Wunderwaffe:200 Knoten unter Wasser

Der Iran hat einen neuen, superschnellen Torpedo getestet. Das Geheimnis seiner Geschwindigkeit ist eine Gasblase, die er selbst erzeugt.

Christopher Schrader

Konteradmiral Ali Fadawi war offenbar stolz auf sein Land: "Wir besitzen jetzt eine Rakete, die 100 Meter pro Sekunde schnell ist" - und zwar unter Wasser. Iran sei das zweite Land der Welt, das eine solche Waffe besitze, gab der Offizier am vergangenen Sonntag bekannt.

Parallel dazu liefen Fernsehbilder, wie eine Art Torpedo von einem Schiff abgefeuert ins Wasser klatschte und dann wie in einem weißem Strahl unter der Wasseroberfläche entlangraste.
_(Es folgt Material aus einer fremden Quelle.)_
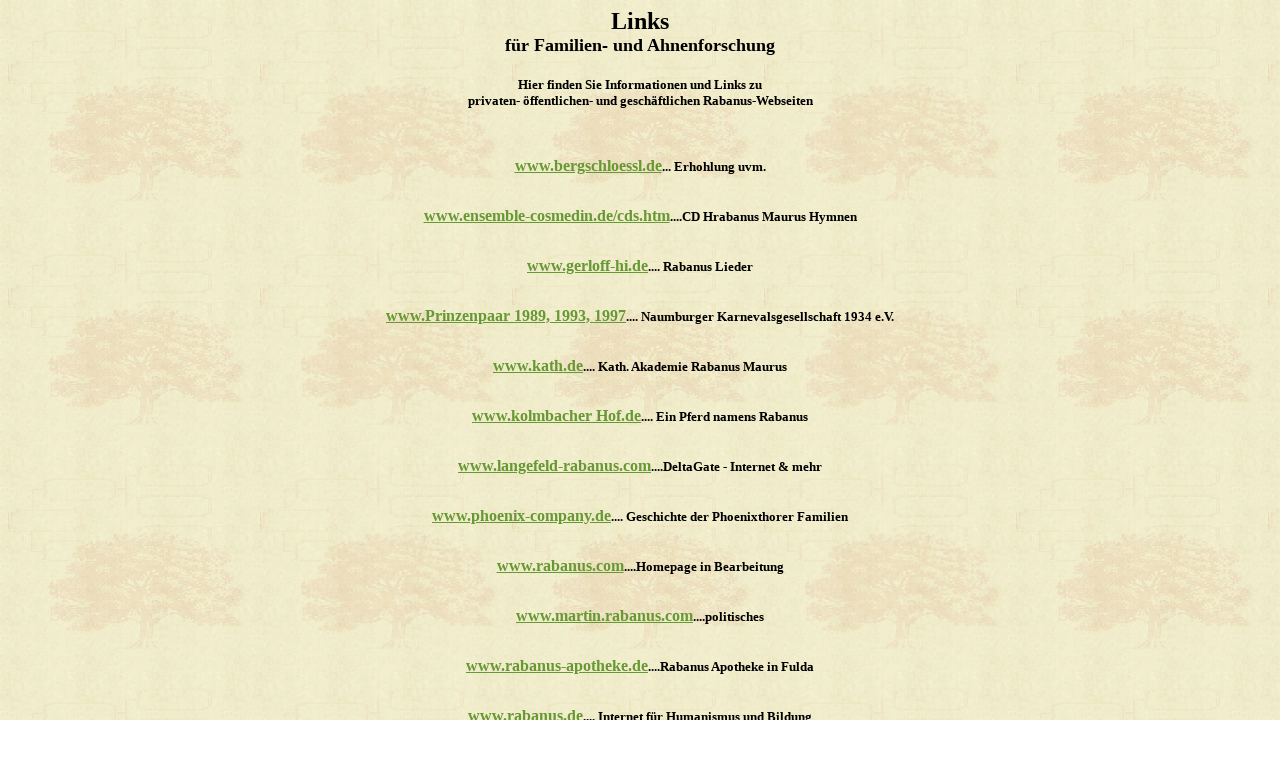

--- FILE ---
content_type: text/html
request_url: http://rabanusarchiv.de/rabanus%20links.html
body_size: 1262
content:
<html><title>Rabanus Links</title>
<body background="img/baum.jpg" bgproperties=fixed alink=brown vlink=brown alink="#669933" link="#669933">
<center><b><font face="charlesworth,Times New Roman" font size="5">Links<br><font size="4"><b>f�r Familien- und Ahnenforschung</b></a><br><br>
<font size="2">Hier finden Sie Informationen und Links zu<br> privaten- �ffentlichen- und gesch�ftlichen Rabanus-Webseiten<br><br><br><br>

<a href="http://www.bergschloessl-oberaudorf.de" target="top"><font size="3"><tr><td>www.bergschloessl.de</a><td><td><td><td><font size="2"><td><td><td><td>... Erhohlung uvm.<br><br><br>

<a href="http://www.ensemble-cosmedin.de/cds.htm" target="top"><font size="3"><tr><td>www.ensemble-cosmedin.de/cds.htm</a><td><td><td><td><font size="2"><td><td><td><td>....CD Hrabanus Maurus Hymnen<br><br><br>

<a href="http://www.gerloff-hi.de/Rabanus_Maurus_mus.htm" target="top"><font size="3"><tr><td>www.gerloff-hi.de</a><td><td><td><td><font size="2"><td><td><td><td>.... Rabanus Lieder<br><br><br>

<a href="http://www.hahldunne.de/Prinzen/prinz1989.htm" target="top"><font size="3"><tr><td>www.Prinzenpaar 1989, 1993, 1997</a><td><td><td><td><font size="2"><td><td><td><td>.... Naumburger Karnevalsgesellschaft 1934 e.V.<br><br><br>

<a href="http://www.kath.de/akademie/rabanus/maurus/index.php" target="top"><font size="3"><tr><td><b>www.kath.de</a></b></td></tr><tr><td><font size="2">.... Kath. Akademie Rabanus Maurus<br><br><br>

<a href="http://www.kolmbacher-hof.de/rabanus.htm" target="top"><font size="3"><tr><td>www.kolmbacher Hof.de</a><td><td><td><td><font size="2"><td><td><td><td>.... Ein Pferd namens Rabanus <br><br><br>

<a href="http://www.langefeld-rabanus.com" target="top"><font size="3"><tr><td>www.langefeld-rabanus.com</a><td><td><td><td><font size="2"><td><td><td><td>....DeltaGate - Internet & mehr<br><br><br>

<a href="http://www.phoenix-company.de/familien.htm" target="top"><font size="3"><tr><td>www.phoenix-company.de</a><td><td><td><td><font size="2"><td><td><td><td>....  Geschichte der Phoenixthorer Familien<br><br><br>

<a href="http://www.rabanus.com" target="top"><font size="3"><tr><td>www.rabanus.com</a><td><td><td><td><font size="2"><td><td><td><td>....Homepage in Bearbeitung <br><br><br>

<a href="http://www.martin.rabanus.com" target="top"><font size="3"><tr><td>www.martin.rabanus.com</a><td><td><td><td><font size="2"><td><td><td><td>....politisches <br><br><br>

<a href="http://www.rabanus-apotheke.de" target="top"><font size="3"><tr><td>www.rabanus-apotheke.de</a><td><td><td><td><font size="2"><td><td><td><td>....Rabanus Apotheke in Fulda <br><br><br>

<a href="http://www.rabanus.de" target="top"><font size="3"><tr><td>www.rabanus.de</a><td><td><td><td><font size="2"><td><td><td><td>.... Internet f�r Humanismus und Bildung <br><br><br>

<a href="http://www.rabanusdr-elisabeth.de" target="top"><font size="3"><tr><td>www.rabanusdr-elisabeth.de</a><td><td><td><td><font size="2"><td><td><td><td>.... H&uuml;hner und Enten in meinem Garten<br><br><br>

<a href="http://www.rabanus-liebmann.de" target="top"><font size="3"><tr><td>www.rabanus-liebmann.de</a><td><td><td><td><font size="2"><td><td><td><td>.... B&auml;nder - Litzen - Kordeln<br><br><br>

<a href="http://www.rabanus-wessels.de" target="top"><font size="3"><tr><td>www.rabanus-wessels.de</a><td><td><td><td><font size="2"><td><td><td><td>.... alles �ber Katzen<br><br><br>

<a href="http://www.mun.ca/rabanus/" target="top"><font size="3"><tr><td>www.Enzyklop&auml;die  De rerum naturis.ca</a><td><td><td><td><font size="2"><td><td><td><td>.... von Rabanus Maurus<br><br><br>

<a href="http://www.burg-ravensburg.de/weingut/das_gut/gut.htm" target="top"><font size="3">www.Burg-Ravensburg.de</a><tr><td><td><td>
<td><td><font size="2"><td><td><td><td>.... Rabanus-Sekt<br><br><br>

<a href="http://www.rmg-mainz.de" target="top"><font size="3"><tr><td>www.rmg-mainz.de</a></td></tr><tr><td><font size="2">.... Rabanus Maurus Gymnasium Mainz<br><br><br>

<a href="http://www.schluttenhofer.com" target="top"><font size="3"><tr><td>www.schluttenhofer.com</a></td></tr><tr><td><font size="2">.... USA Rabanus<br><br><br>

<a href="http://www.schulen.fulda.com/rabanus/index.html" target="top"><font size="3"><tr><td>www.schulen.fulda.com</a><td><td><td><td><font size="2"><td><td><td><td>....Rabanus Maurus Domgymnasium Fulda<br><br><br>

<a href="http://www.st-peter.de/rmk.htm" target="top"><font size="3"><tr><td>www.st-peter.de</a><td><td><td><td><font size="2"><td><td><td><td>....Rabanus Maurus Kirche in Fulda<br><br><br>


</font face></b>
<center><a href="links.html"></b>ZUR&Uuml;CK ZUM INHALT</a></center><br>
Hundert Meter pro Sekunde, das sind 360 Kilometer pro Stunde oder fast 200 Knoten - also gut dreimal so schnell wie konventionelle Torpedos. Wie die iranische Waffe dieses Tempo erreicht, erklärte der Konteradmiral nicht, aber eigentlich kommt dafür nur eine einzige Methode in Frage: Der Sprengkörper huscht in einer Gasblase durch das Wasser, die er selbst erzeugt.

Das Geheimnis: Kavitation

Schiffbauer kennen das Phänomen unter dem Namen Kavitation: Gleitet ein Körper schnell durch das Wasser, entsteht an seiner Oberfläche ein Unterdruck, in dem sich Bläschen von Wasserdampf bilden. Das ist oft unerwünscht, zum Beispiel weil es an den Schrauben von Schiffen den Antrieb stört: Der Propeller kann wegen der Gasblase nicht mehr so viel Kraft auf das Wasser ausüben wie erwünscht. Bei U-Booten erzeugen die Bläschen zudem Lärm, wenn sie wieder platzen.

Inzwischen gibt es aber auch Ingenieure, denen die Bläschen willkommen sind. Beim japanischen Versuchsschiff Seiun-Maru erzeugt eine Pumpe am Bug einen Film von Bläschen, der den Wasserwiderstand verringert - zurzeit um etwa fünf Prozent (SZ, 11.5.2005). 20 Prozent Treibstoffersparnis sind nach Laborexperimenten drin.

Militärisch nutzt die russische Marine den Effekt bereits: Ihr Torpedo Schkwal (Sturmböe) erzeugt offenbar durch eine speziell geformte Kante kurz hinter dem Kopf eine große Gasblase, durch die der Rest des Geschosses mit sehr geringer Reibung gleitet; dieser Effekt heißt Superkavitation. Angetrieben von einem Haupt- und mehreren Nebenraketentriebwerken erreicht der Torpedo etwa 200 Knoten; die Abgase der Raketen werden zur Nase des Torpedos geleitet und dort ausgestoßen, um die Blasenbildung zu erleichtern. Nach Angaben der Rüstungsexperten von Jane's Missiles & Rockets bietet Russland seit einiger Zeit auch eine Exportversion an. Womöglich haben die Iraner die Technik also von den Russen übernommen.

Über die Zählweise des Konteradmirals Fatawi jedoch dürften Experten streiten. Auch die deutsche Rüstungsfirma Diehl BGT Defence am Bodensee arbeitet an einem Kavitationstorpedo namens Barracuda. Nach Angaben auf der Webseite des Unternehmens sind einige "Versuchskörper" gebaut und erfolgreich erprobt worden. Der Torpedo ist demnach dank einer beweglichen Nase im Gegensatz zum Schkwal lenkbar und schneller als die russische Waffe. Allerdings hat Diehl nur die Lenkung entwickelt; die weitere Entwicklung, so ein Firmensprecher, müsste woanders geschehen.